*** Extracted data ***

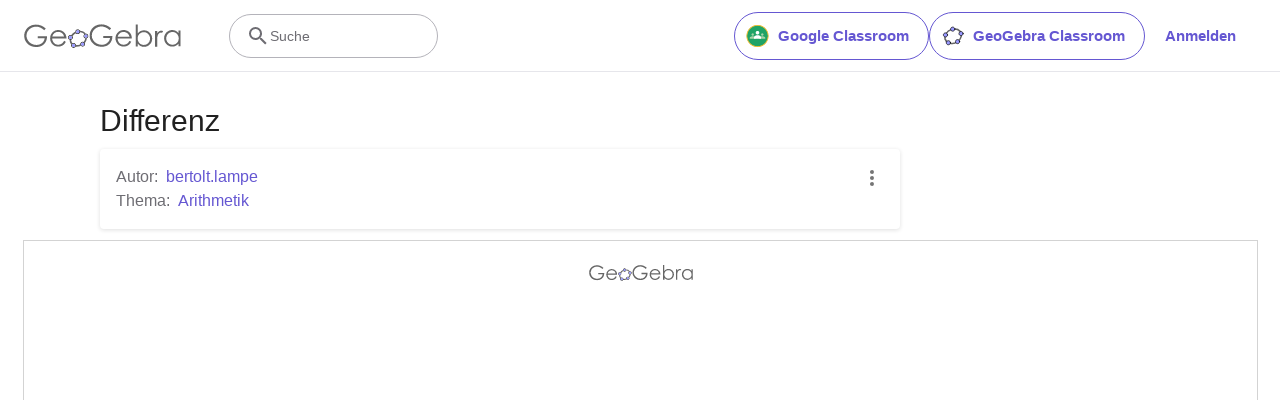

--- FILE ---
content_type: text/html; charset=utf-8
request_url: https://www.google.com/recaptcha/api2/aframe
body_size: 250
content:
<!DOCTYPE HTML><html><head><meta http-equiv="content-type" content="text/html; charset=UTF-8"></head><body><script nonce="0cBSKkvNY5IqpE8YEd_7DA">/** Anti-fraud and anti-abuse applications only. See google.com/recaptcha */ try{var clients={'sodar':'https://pagead2.googlesyndication.com/pagead/sodar?'};window.addEventListener("message",function(a){try{if(a.source===window.parent){var b=JSON.parse(a.data);var c=clients[b['id']];if(c){var d=document.createElement('img');d.src=c+b['params']+'&rc='+(localStorage.getItem("rc::a")?sessionStorage.getItem("rc::b"):"");window.document.body.appendChild(d);sessionStorage.setItem("rc::e",parseInt(sessionStorage.getItem("rc::e")||0)+1);localStorage.setItem("rc::h",'1768763647072');}}}catch(b){}});window.parent.postMessage("_grecaptcha_ready", "*");}catch(b){}</script></body></html>

--- FILE ---
content_type: text/plain
request_url: https://rtb.openx.net/openrtbb/prebidjs
body_size: -84
content:
{"id":"c1f08556-36b7-491f-aa60-7acd7334e1bf","nbr":0}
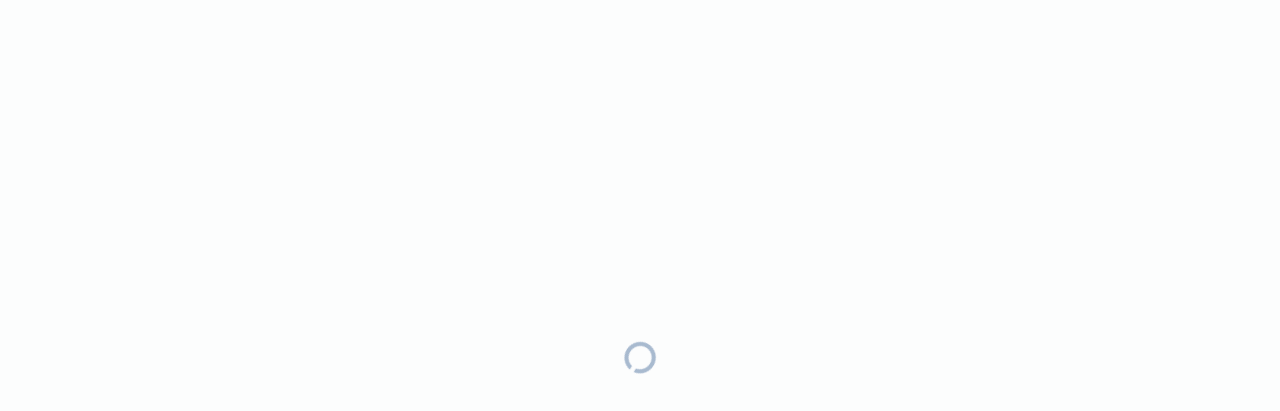

--- FILE ---
content_type: text/javascript
request_url: https://www.khoreka.com/Scripts/ng-zoompan.js
body_size: 1126
content:
/*!
	ZoomPan
	license: MIT
*/
var zoomPan =
	angular.module('ngZoompan',[]);
	
/*
***************************************
***********ZOOMPAN DIRECTIVE**************
***************************************
*/
zoomPan.directive('ngZoompan', function($window) {

	function link(scope, element, attrs) {

		//SETUP

		var frame, image, zoomlvl, fWidth, fHeight, rect, rootDoc, offsetL, offsetT, xPosition, yPosition, pan;
		//Template has loaded, grab elements.
        scope.$watch('$viewContentLoaded', function()
        {
           frame = angular.element(document.querySelector("#"+scope.frame))[0];
           image = angular.element(document.querySelector("#"+scope.img))[0];
           
           zoomlvl = (scope.zoomlvl === undefined) ? "2.5" : scope.zoomlvl
        });



		//MOUSE TRACKER OVER IMG
		scope.trackMouse = function($event) {
					
			fWidth = frame.clientWidth;
			fHeight = frame.clientHeight;
			
			rect = frame.getBoundingClientRect();
			rootDoc = frame.ownerDocument.documentElement;
			
			//calculate the offset of the frame from the top and left of the document
			offsetT = rect.top + $window.pageYOffset - rootDoc.clientTop
			offsetL = rect.left + $window.pageXOffset - rootDoc.clientLeft

			//calculate current cursor position inside the frame, as a percentage
			xPosition = (($event.pageX - offsetL) / fWidth) * 100
			yPosition = (($event.pageY - offsetT) / fHeight) * 100

			pan = xPosition + "% " + yPosition + "% 0";
			image.style.transformOrigin = pan;

		}
        
		//MOUSE OVER | ZOOM-IN
		element.on('mouseover', function(event) {
			image.style.transform = 'scale('+zoomlvl+')'
		})

		//MOUSE OUT | ZOOM-OUT
		element.on('mouseout', function(event) {
			image.style.transform = 'scale(1)'
		})


	}

	return {
        restrict: 'EA',
        replace: true,
		scope: {
			src: '@',
			frame: '@',
			img: '@',
			zoomlvl: '@'
		},
		template: [
			'<div id="{{ frame }}" class="zoomPanFrame" >',
			'<img id="{{ img }}" class="zoomPanImage" ng-src= "{{ src }}" ng-mousemove="trackMouse($event)" />',
			'</div>'
		].join(''),
		link: link
	};
});


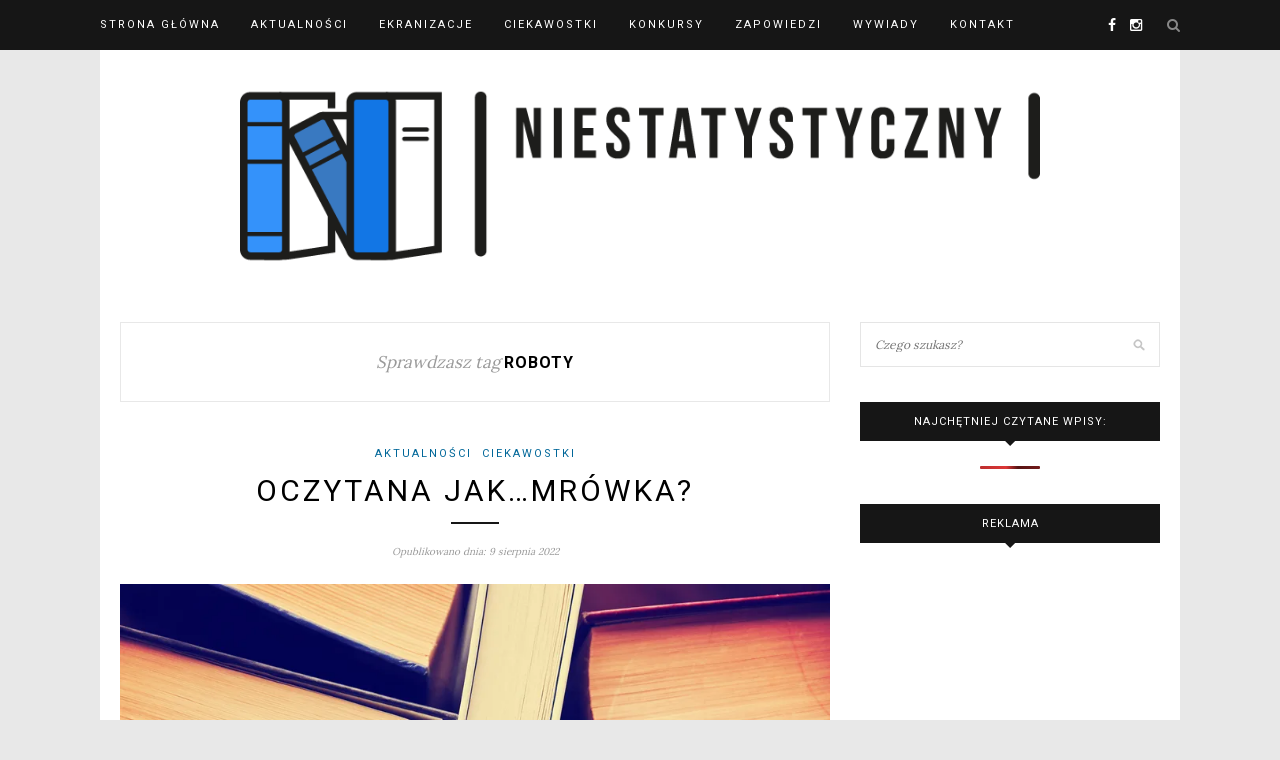

--- FILE ---
content_type: text/html; charset=utf-8
request_url: https://www.google.com/recaptcha/api2/aframe
body_size: 266
content:
<!DOCTYPE HTML><html><head><meta http-equiv="content-type" content="text/html; charset=UTF-8"></head><body><script nonce="4_fFUs_-GyWi2geIpV3oWg">/** Anti-fraud and anti-abuse applications only. See google.com/recaptcha */ try{var clients={'sodar':'https://pagead2.googlesyndication.com/pagead/sodar?'};window.addEventListener("message",function(a){try{if(a.source===window.parent){var b=JSON.parse(a.data);var c=clients[b['id']];if(c){var d=document.createElement('img');d.src=c+b['params']+'&rc='+(localStorage.getItem("rc::a")?sessionStorage.getItem("rc::b"):"");window.document.body.appendChild(d);sessionStorage.setItem("rc::e",parseInt(sessionStorage.getItem("rc::e")||0)+1);localStorage.setItem("rc::h",'1768719967742');}}}catch(b){}});window.parent.postMessage("_grecaptcha_ready", "*");}catch(b){}</script></body></html>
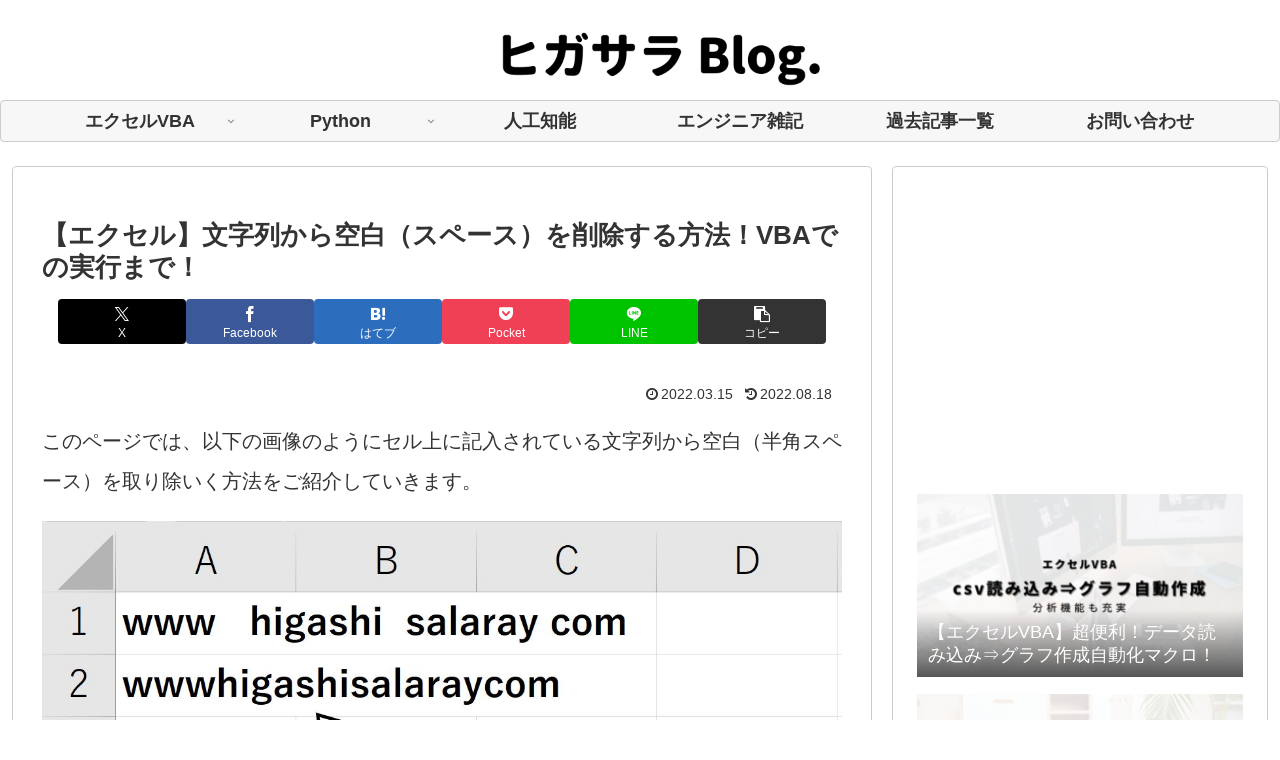

--- FILE ---
content_type: text/html; charset=utf-8
request_url: https://www.google.com/recaptcha/api2/aframe
body_size: -130
content:
<!DOCTYPE HTML><html><head><meta http-equiv="content-type" content="text/html; charset=UTF-8"></head><body><script nonce="-fEIqbYsGl7rP-BtZewbxA">/** Anti-fraud and anti-abuse applications only. See google.com/recaptcha */ try{var clients={'sodar':'https://pagead2.googlesyndication.com/pagead/sodar?'};window.addEventListener("message",function(a){try{if(a.source===window.parent){var b=JSON.parse(a.data);var c=clients[b['id']];if(c){var d=document.createElement('img');d.src=c+b['params']+'&rc='+(localStorage.getItem("rc::a")?sessionStorage.getItem("rc::b"):"");window.document.body.appendChild(d);sessionStorage.setItem("rc::e",parseInt(sessionStorage.getItem("rc::e")||0)+1);localStorage.setItem("rc::h",'1768711218941');}}}catch(b){}});window.parent.postMessage("_grecaptcha_ready", "*");}catch(b){}</script></body></html>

*** End of Extracted data ***

Show every line of the data in which the word "class" appears.

> Response for this exercise
			'<div id="{{ frame }}" class="zoomPanFrame" >',
			'<img id="{{ img }}" class="zoomPanImage" ng-src= "{{ src }}" ng-mousemove="trackMouse($event)" />',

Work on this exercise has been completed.